Question

A uniform rectangular plate of mass m which is free to rotate about the smooth vertical hinge passing through the center and perpendicular to the plate is lying on a smooth horizontal surface. A particle of mass m moving with speed 'u' collides with the plate and sticks to it as shown in the figure. The angular velocity of the plate after the collision will be?

A). $ \dfrac{{12u}}{{5a}} $
B). $ \dfrac{{12u}}{{19a}} $
C). $ \dfrac{{3u}}{{2a}} $
D). $ \dfrac{{3u}}{{5a}} $

Answer 1

Hint: The particle of mass m moving with velocity u hits the rectangular plate. The plate will start to rotate in an anticlockwise direction due to the angular momentum which the impact of the particle imparts. This problem can be solved by using the concept of conservation of angular momentum.

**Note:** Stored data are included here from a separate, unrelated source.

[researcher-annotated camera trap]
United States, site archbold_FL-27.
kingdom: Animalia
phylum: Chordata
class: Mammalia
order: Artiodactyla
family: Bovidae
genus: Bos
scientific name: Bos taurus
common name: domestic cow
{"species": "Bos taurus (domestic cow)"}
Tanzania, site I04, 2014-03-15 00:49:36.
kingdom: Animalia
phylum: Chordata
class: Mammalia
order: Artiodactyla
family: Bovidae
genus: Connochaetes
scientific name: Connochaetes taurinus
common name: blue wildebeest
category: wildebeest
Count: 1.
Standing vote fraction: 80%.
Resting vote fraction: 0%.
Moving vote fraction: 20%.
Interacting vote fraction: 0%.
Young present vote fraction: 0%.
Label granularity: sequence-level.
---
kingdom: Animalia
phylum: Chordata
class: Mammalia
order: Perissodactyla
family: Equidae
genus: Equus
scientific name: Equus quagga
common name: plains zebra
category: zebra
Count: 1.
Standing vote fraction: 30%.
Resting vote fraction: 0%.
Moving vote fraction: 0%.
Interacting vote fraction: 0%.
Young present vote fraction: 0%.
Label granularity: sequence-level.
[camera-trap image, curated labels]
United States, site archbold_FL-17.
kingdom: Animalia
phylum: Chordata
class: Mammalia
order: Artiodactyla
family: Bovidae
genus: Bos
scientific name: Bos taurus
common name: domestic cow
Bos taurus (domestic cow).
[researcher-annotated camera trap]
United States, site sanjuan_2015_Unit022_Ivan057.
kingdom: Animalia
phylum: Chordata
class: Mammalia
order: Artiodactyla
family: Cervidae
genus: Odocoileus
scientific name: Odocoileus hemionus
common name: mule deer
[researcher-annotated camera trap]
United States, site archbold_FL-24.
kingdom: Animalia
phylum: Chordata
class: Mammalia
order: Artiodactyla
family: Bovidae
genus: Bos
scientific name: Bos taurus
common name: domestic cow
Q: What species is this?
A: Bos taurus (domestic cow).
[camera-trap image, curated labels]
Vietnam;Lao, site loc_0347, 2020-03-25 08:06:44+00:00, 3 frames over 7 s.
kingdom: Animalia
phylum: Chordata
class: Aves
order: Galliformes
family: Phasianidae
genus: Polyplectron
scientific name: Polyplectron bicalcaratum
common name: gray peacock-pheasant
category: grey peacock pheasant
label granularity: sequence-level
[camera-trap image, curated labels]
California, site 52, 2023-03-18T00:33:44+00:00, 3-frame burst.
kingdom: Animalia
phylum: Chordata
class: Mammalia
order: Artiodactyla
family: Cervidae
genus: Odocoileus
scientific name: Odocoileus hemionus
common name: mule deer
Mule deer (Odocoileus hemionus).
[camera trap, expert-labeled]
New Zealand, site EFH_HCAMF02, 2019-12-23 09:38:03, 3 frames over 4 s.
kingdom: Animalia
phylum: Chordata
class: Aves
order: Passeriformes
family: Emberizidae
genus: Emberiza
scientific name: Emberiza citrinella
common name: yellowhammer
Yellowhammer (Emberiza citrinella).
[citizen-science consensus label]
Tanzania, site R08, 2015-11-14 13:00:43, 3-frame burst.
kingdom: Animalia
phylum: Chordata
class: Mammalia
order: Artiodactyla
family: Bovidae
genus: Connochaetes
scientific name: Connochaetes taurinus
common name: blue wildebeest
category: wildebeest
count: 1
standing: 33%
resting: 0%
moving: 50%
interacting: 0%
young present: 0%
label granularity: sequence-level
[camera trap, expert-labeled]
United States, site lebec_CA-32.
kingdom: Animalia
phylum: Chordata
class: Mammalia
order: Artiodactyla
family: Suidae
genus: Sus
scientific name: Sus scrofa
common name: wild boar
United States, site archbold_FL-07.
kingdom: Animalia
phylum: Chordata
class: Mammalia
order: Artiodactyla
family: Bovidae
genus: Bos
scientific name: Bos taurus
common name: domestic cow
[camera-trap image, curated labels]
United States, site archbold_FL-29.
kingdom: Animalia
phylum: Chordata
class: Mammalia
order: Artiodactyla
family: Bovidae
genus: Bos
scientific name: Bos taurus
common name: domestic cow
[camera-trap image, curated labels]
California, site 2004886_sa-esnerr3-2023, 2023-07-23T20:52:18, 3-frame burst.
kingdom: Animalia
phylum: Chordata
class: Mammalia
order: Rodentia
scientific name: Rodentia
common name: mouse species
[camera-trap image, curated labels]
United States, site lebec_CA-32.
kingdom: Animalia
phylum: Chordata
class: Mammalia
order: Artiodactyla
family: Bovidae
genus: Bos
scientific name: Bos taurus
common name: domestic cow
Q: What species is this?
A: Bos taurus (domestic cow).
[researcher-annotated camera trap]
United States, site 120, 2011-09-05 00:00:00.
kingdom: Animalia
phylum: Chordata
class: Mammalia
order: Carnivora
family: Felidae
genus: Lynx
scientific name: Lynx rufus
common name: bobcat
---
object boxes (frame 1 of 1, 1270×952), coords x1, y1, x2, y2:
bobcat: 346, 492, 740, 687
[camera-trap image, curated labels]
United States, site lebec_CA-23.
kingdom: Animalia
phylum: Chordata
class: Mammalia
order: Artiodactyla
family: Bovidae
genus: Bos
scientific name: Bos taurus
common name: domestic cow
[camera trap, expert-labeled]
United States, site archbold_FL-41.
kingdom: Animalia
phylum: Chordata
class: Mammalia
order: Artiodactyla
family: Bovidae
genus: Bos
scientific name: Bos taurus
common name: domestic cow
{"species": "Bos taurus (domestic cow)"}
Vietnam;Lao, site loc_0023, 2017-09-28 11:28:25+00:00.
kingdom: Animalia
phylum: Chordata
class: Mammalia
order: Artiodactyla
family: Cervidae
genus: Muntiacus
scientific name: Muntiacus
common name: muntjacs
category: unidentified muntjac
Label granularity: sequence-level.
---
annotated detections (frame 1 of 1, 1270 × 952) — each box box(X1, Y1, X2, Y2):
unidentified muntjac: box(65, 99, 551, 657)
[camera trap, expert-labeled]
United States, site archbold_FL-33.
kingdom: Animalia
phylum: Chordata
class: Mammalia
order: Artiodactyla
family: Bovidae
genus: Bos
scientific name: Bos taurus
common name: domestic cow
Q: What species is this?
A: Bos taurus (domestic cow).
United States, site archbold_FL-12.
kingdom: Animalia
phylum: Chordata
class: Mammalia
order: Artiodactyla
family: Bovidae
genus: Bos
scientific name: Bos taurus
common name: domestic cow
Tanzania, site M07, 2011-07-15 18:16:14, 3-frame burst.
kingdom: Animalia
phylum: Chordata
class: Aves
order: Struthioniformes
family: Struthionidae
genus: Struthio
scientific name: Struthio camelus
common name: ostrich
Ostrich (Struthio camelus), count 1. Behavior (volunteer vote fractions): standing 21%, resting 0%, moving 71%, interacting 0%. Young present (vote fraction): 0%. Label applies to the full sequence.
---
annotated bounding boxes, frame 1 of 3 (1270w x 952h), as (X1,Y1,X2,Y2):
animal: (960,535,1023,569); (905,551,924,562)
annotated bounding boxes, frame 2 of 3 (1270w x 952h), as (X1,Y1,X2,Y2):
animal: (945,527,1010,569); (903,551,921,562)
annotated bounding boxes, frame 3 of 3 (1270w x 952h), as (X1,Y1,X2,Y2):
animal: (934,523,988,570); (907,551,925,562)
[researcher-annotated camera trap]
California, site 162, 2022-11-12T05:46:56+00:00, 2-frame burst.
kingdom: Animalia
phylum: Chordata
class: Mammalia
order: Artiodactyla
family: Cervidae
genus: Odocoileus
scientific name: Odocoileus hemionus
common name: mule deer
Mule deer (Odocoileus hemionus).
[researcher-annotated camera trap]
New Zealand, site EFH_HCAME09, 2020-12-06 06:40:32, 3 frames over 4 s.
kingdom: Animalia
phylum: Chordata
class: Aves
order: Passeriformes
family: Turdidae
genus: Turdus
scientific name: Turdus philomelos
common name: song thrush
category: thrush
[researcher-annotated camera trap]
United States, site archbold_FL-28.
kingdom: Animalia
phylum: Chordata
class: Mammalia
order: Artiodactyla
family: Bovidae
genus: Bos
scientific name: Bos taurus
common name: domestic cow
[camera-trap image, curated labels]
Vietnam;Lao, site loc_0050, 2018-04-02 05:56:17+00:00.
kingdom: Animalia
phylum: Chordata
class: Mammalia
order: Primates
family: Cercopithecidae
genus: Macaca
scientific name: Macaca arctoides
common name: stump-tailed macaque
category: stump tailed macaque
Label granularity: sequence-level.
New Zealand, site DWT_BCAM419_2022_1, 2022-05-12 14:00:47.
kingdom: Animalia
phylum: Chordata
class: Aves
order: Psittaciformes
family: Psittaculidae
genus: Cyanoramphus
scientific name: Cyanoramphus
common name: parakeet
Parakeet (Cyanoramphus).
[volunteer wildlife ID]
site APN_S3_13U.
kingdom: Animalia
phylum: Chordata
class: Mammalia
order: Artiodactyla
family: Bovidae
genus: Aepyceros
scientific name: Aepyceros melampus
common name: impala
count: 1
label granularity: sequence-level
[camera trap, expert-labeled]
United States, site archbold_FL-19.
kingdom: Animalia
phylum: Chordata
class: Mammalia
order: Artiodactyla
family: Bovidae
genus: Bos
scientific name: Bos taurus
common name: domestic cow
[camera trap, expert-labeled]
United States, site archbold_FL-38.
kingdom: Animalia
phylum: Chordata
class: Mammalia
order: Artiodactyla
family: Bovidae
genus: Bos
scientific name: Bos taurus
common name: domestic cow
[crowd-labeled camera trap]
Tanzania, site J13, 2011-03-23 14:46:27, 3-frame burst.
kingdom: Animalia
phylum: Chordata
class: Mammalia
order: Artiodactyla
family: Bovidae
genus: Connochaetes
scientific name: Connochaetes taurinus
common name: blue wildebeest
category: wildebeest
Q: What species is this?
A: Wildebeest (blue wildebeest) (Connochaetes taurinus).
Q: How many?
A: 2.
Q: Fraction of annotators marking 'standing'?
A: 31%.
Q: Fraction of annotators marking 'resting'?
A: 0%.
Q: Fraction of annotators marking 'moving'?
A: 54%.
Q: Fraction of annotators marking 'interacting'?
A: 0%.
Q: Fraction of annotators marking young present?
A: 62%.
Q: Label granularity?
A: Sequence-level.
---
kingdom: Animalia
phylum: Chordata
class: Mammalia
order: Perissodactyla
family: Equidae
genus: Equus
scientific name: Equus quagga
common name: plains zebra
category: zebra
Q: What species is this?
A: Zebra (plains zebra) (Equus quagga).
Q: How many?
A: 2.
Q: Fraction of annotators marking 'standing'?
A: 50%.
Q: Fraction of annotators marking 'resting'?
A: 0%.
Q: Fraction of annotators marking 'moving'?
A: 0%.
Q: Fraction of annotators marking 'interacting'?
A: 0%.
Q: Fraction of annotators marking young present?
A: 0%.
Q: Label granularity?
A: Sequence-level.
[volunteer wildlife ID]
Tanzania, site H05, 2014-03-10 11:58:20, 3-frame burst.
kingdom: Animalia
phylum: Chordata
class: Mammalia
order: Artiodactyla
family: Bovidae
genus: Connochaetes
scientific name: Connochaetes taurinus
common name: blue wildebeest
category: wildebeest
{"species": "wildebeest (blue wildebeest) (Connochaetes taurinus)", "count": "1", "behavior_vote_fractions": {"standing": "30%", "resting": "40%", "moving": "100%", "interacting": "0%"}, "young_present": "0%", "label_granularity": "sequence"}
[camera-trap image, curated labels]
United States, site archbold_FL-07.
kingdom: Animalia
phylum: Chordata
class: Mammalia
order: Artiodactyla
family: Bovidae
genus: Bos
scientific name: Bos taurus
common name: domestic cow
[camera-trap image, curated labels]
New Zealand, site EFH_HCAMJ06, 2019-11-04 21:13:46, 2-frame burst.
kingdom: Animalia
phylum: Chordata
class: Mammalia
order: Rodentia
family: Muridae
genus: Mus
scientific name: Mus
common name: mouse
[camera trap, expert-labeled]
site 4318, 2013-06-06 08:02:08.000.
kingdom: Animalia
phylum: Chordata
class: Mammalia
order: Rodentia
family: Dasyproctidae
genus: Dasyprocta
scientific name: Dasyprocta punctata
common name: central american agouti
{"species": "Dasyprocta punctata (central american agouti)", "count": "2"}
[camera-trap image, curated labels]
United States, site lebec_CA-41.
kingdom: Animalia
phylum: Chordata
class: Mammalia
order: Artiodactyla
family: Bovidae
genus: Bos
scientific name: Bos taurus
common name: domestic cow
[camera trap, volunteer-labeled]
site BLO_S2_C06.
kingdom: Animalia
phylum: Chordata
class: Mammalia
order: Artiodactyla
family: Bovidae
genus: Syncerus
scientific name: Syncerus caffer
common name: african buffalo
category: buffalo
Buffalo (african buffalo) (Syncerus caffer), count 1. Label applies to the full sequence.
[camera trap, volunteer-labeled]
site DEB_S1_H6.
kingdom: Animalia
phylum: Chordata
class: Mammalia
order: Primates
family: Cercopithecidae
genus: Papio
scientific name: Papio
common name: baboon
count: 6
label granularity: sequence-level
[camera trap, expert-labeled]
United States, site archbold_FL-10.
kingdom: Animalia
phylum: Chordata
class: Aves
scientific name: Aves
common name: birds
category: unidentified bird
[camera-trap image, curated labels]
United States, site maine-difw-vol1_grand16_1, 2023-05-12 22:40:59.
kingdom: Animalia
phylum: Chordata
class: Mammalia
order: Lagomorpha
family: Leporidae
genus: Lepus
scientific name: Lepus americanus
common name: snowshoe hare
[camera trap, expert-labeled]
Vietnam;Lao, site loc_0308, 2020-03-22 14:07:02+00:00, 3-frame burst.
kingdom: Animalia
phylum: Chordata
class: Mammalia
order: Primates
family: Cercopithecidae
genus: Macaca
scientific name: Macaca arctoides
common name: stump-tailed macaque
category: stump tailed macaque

Complete Step By Step Answer:
Let $ {L_m} $ be the momentum of the particle of mass m before collision.
 $ {L_m} = a.mu $
Let $ \omega $ be the angular velocity of the rotating system after the collision.
Moment of inertia about a perpendicular axis passing through hinge is given by,
I= moment of inertia of particle of mass m about hinge + moment of inertia of the plate about hinge.
 $ m.\left( {\dfrac{{\sqrt {5a} }}{2}} \right) + \dfrac{1}{{12}}m({a^2} + {(2a)^2}) $
 $ = \dfrac{5}{4}m{a^2} + \dfrac{5}{{12}}m{a^2} $
 $ = \dfrac{{20}}{{12}}m{a^2} $
 $ = \dfrac{5}{3}m{a^2} $
Angular momentum is conserved, therefore
 $ {I_\omega } = {I_p} $
 $ \Rightarrow \dfrac{5}{3}m{a^2}.\omega = mua $
 $ \Rightarrow \omega = \dfrac{{3u}}{{5a}} $
Therefore the angular velocity will be $ \dfrac{{3u}}{{5a}} $ .
The correct answer is option D, $ \dfrac{{3u}}{{5a}} $ .

Note:
Angular velocity, also known as rotational velocity or angular frequency vector, is a vector measure of rotation rate that describes how fast an object spins or revolves in respect to another point, i.e. how fast the angular position or orientation of an object changes over time. During a collision of objects in a closed system, momentum is always conserved.